*** EXCERPTED RECORDS Section Begins ***
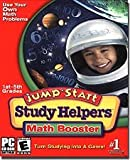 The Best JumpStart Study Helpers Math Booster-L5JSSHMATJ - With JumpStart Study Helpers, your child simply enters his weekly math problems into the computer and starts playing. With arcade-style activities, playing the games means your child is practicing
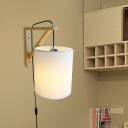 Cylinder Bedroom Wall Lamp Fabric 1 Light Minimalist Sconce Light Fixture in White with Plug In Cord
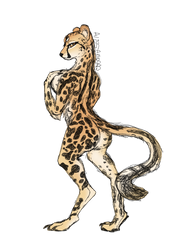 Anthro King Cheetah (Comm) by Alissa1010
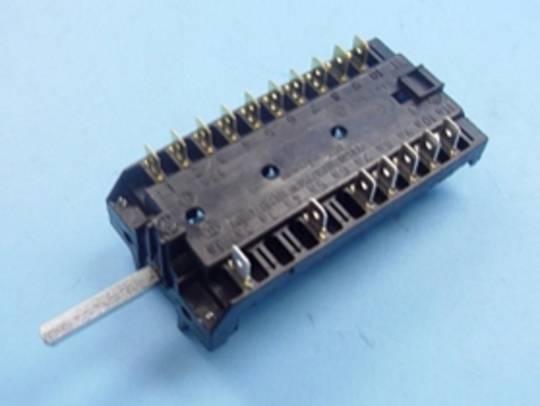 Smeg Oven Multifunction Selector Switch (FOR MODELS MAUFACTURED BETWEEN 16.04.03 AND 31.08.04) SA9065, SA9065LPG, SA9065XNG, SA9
*** EXCERPTED RECORDS Section Ends ***
*** EXCERPTED RECORDS Section Begins ***
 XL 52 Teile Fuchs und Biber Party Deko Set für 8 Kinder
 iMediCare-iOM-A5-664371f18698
*** EXCERPTED RECORDS Section Ends ***
**REQUIREMENT**
The answer must be the part of the records that opens with the line containing "The Best JumpStart" and closes with the line containing "Smeg Oven Multifunction", reproduced exactly, with no pictures.

**WRITTEN RESPONSE**
 The Best JumpStart Study Helpers Math Booster-L5JSSHMATJ - With JumpStart Study Helpers, your child simply enters his weekly math problems into the computer and starts playing. With arcade-style activities, playing the games means your child is practicing
 Cylinder Bedroom Wall Lamp Fabric 1 Light Minimalist Sconce Light Fixture in White with Plug In Cord
 Anthro King Cheetah (Comm) by Alissa1010
 Smeg Oven Multifunction Selector Switch (FOR MODELS MAUFACTURED BETWEEN 16.04.03 AND 31.08.04) SA9065, SA9065LPG, SA9065XNG, SA9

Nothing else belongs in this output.